Exercises to complete:
a: Quote the passage about Mr. Atlee and his show dachshunds from "In 1956, when" to "to operating backstage.".
b: Continue the passage about Mr. Atlee and his show dachshunds, starting right after its final sentence.

··· Provided passage

In 1956, when he was 30 and working as a press agent for a summer theater in Camden, Maine, Mr. Atlee began what became more or less a behind-the-scenes gig, even for a press agent accustomed to operating backstage.

“One day driving to the theater I saw a kennel,” he told The New York Times in 1970. “I stopped, and when I left I owned a smooth dachshund.”

He started to show dogs in 1962. Four years later, Ch. Celloyd Virginia Woolf, a dachshund he had gotten as a birthday present, was a top winner. He later donated a bronze sculpture of her to the American Kennel Club Museum of the Dog.

“I named her for the hit show ‘Who’s Afraid of Virginia Woolf?,’ which I was handling,” Mr. Atlee told The Times. “The play ran for 18 months and my little dachshund was constantly in the headlines, for she was doing her big winning.”

······
··· Record excerpts

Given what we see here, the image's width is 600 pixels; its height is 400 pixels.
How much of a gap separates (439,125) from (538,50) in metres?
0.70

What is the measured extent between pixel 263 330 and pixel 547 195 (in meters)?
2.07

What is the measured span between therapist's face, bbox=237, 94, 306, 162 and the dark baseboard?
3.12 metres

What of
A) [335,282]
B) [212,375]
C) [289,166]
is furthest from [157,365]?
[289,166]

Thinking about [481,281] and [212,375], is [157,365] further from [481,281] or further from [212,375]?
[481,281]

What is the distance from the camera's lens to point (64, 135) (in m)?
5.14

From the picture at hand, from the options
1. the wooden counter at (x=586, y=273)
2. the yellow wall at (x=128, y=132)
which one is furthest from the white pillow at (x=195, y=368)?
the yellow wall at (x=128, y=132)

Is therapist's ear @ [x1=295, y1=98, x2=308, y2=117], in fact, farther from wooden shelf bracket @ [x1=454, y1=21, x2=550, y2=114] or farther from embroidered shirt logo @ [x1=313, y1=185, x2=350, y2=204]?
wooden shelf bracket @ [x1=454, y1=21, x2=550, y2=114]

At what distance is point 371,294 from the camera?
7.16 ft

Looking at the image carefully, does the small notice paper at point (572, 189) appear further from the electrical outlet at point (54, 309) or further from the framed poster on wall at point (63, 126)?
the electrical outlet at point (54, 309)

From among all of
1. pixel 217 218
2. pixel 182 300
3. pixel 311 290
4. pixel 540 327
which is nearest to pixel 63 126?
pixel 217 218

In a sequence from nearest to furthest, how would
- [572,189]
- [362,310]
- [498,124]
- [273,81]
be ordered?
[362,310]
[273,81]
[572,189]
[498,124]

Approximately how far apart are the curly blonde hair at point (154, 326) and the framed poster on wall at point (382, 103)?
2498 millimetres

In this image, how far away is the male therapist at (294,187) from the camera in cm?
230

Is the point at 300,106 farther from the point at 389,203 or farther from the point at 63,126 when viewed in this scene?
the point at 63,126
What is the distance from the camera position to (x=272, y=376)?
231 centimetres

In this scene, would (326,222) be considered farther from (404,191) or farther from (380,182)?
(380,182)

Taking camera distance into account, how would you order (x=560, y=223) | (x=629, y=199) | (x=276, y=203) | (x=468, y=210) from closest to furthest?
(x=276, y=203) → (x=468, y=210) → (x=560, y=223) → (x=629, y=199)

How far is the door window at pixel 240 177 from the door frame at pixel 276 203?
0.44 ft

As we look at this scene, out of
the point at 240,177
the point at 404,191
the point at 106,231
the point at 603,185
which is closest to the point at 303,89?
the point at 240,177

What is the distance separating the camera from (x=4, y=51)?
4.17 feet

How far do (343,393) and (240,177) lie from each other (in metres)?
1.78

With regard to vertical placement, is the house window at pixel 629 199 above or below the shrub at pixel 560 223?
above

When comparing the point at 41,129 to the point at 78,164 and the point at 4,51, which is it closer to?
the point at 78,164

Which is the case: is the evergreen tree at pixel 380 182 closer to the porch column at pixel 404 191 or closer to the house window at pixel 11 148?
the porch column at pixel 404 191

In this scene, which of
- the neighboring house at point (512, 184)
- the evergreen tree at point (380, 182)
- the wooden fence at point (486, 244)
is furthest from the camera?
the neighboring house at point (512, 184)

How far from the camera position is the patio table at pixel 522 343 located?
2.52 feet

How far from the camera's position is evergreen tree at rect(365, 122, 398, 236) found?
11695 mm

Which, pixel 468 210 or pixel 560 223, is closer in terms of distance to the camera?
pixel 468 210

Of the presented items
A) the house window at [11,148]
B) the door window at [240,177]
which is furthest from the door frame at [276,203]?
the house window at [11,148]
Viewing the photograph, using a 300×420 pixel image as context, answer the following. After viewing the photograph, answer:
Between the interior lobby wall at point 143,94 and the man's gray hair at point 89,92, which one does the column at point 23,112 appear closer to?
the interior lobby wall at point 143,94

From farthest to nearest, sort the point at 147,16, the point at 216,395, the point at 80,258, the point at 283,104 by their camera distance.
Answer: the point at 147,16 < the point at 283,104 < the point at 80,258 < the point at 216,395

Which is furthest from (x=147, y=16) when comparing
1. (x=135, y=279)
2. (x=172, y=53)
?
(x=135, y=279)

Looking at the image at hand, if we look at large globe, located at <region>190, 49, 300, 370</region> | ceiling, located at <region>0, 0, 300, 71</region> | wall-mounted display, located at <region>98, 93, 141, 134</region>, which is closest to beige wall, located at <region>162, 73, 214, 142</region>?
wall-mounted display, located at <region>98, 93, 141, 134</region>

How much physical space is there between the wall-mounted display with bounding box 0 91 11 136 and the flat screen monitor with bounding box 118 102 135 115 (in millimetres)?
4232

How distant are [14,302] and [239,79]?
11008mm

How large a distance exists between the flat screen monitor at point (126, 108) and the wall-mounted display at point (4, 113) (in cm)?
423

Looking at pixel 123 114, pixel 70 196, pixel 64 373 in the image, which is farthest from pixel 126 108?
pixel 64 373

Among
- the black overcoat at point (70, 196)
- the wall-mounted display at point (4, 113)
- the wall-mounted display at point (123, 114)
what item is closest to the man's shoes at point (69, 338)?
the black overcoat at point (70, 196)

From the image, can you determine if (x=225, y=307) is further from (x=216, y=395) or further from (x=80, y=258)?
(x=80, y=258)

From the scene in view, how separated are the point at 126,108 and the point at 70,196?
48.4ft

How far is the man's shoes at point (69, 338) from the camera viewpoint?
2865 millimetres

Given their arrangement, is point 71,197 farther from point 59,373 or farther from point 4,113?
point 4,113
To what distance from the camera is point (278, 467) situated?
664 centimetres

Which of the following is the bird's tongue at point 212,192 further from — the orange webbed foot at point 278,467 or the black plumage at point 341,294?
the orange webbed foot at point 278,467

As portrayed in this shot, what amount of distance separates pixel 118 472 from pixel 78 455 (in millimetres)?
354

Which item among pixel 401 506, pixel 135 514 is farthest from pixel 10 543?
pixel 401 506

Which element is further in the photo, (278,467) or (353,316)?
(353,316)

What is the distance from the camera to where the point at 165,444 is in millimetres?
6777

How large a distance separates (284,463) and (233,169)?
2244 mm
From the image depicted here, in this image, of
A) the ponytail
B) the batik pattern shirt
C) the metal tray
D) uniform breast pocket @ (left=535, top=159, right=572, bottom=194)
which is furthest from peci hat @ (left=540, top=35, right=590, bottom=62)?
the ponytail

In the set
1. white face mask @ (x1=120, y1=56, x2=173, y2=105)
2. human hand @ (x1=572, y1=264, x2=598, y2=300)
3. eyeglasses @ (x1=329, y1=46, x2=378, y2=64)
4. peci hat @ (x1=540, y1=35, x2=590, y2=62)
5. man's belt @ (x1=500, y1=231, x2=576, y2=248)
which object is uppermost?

······

Solved problems:
a:
In 1956, when he was 30 and working as a press agent for a summer theater in Camden, Maine, Mr. Atlee began what became more or less a behind-the-scenes gig, even for a press agent accustomed to operating backstage.

b:
Mr. Atlee and Mr. Albee had been associated since Mr. Albee’s early days at the Cherry Lane Theater in Greenwich Village. When the producers Richard Barr and Clinton Wilder gave Mr. Atlee a copy of “Virginia Woolf,” which, even when trimmed, would run for a loquacious three hours, they declared, “Here it is, if you can get through it.”

“Atlee read it through at one sitting and immediately telephoned Barr and Wilder and told them they were going to win a Tony Award for the play,” Mel Gussow wrote in “Edward Albee: A Singular Journey” (1999).

“‘I was just so sure about it,’ said Atlee,” Mr. Gussow continued. “‘It was so dynamic on the page.’” (As Mr. Atlee predicted, “Who’s Afraid of Virginia Woolf?” won the Tony Award for best play.)

Howard Atlee Heinlen was born on May 14, 1926, in Bucyrus, in northern Ohio. His father, Howard E. Heinlen, was at various times a cabdriver, a firefighter and a real estate agent. His mother, Blanche (Neumann) Heinlen, managed the household.

Howard graduated from high school in 1944 and then attended the Ohio State University. He was drafted and joined the Navy during World War II and, after serving, enrolled in Emerson College in Boston, where he earned a degree in theater in 1950.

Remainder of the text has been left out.